• [TASK GOAL]: How many lines in these records include the string "prima"? Reply with that number alone.
--
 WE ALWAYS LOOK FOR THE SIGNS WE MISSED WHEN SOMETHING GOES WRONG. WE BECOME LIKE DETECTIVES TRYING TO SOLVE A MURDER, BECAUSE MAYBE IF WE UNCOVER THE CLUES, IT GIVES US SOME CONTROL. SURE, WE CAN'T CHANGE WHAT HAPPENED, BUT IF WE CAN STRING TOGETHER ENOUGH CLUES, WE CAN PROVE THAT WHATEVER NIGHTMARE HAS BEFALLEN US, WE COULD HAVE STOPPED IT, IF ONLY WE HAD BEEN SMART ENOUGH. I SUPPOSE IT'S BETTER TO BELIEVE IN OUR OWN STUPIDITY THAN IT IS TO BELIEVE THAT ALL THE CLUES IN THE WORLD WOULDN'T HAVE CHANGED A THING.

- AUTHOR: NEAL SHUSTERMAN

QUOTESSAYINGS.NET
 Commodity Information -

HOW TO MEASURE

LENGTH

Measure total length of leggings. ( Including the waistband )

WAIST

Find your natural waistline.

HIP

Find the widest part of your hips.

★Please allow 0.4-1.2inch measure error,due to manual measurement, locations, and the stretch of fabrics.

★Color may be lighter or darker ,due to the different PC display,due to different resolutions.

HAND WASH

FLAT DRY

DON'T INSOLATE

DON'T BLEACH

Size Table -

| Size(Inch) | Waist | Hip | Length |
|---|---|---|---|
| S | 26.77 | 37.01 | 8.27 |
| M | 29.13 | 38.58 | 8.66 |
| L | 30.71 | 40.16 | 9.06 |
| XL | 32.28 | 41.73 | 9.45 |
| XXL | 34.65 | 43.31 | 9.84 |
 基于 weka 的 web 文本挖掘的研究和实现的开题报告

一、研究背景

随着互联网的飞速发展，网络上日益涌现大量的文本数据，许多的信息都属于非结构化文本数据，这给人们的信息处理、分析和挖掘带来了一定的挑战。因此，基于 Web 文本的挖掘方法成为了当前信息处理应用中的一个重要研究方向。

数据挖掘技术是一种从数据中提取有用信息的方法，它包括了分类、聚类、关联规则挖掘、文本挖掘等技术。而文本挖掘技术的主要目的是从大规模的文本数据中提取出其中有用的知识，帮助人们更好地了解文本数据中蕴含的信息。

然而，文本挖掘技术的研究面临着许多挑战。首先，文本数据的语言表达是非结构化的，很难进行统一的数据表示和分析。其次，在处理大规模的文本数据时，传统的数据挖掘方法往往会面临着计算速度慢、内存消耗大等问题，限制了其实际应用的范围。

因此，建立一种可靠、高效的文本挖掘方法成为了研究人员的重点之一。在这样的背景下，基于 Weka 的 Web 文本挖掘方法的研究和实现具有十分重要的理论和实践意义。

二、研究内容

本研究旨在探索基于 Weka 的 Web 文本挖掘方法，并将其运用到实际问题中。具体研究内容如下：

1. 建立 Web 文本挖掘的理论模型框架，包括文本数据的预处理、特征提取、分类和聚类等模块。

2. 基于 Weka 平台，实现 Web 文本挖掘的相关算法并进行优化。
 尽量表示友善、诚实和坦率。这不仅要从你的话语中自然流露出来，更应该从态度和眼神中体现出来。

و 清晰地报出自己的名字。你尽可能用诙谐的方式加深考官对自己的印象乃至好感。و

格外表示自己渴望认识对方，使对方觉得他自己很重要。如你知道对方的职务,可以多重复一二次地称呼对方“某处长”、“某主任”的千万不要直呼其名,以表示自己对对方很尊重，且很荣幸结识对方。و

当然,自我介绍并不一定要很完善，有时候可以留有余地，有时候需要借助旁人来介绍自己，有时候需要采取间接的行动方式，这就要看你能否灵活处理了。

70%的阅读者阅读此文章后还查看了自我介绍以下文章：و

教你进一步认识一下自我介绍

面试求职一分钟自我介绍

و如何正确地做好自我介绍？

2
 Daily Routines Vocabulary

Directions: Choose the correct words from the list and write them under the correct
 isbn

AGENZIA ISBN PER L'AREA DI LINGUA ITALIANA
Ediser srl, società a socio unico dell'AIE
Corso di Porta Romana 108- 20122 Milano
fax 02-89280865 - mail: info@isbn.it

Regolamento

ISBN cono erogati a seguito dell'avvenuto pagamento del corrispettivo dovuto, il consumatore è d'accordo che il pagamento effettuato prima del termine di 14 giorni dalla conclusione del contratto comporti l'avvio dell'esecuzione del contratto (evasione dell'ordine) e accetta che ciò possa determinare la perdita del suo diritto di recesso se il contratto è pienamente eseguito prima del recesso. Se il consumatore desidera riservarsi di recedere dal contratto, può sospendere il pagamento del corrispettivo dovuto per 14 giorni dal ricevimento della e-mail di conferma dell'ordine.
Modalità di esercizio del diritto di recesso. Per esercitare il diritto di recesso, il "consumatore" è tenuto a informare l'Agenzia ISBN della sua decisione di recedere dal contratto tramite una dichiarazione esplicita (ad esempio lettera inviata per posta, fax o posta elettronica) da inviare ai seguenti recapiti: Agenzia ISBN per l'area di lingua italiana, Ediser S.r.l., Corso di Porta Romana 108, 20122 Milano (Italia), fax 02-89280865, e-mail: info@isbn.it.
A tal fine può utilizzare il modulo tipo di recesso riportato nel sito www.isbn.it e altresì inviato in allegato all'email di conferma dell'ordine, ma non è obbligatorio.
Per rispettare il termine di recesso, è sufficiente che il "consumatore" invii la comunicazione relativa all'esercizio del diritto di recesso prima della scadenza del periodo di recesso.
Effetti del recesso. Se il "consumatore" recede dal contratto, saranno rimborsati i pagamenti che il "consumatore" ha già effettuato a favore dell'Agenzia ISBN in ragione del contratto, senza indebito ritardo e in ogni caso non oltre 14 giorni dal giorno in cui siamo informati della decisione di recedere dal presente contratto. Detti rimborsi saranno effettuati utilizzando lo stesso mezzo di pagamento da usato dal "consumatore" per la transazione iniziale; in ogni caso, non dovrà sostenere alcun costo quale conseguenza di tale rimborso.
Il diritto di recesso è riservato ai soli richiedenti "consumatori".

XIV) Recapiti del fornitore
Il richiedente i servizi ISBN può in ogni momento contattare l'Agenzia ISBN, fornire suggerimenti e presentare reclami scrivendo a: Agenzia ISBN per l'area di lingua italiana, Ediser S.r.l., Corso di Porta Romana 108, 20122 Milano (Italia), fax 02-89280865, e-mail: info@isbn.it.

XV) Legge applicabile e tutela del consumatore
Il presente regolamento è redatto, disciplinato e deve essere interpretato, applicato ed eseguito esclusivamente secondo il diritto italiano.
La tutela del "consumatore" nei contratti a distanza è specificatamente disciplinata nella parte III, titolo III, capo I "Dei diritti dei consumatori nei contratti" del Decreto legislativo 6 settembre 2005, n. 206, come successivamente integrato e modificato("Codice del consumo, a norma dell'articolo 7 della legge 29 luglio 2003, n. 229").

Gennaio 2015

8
--
• [RESULT]: 2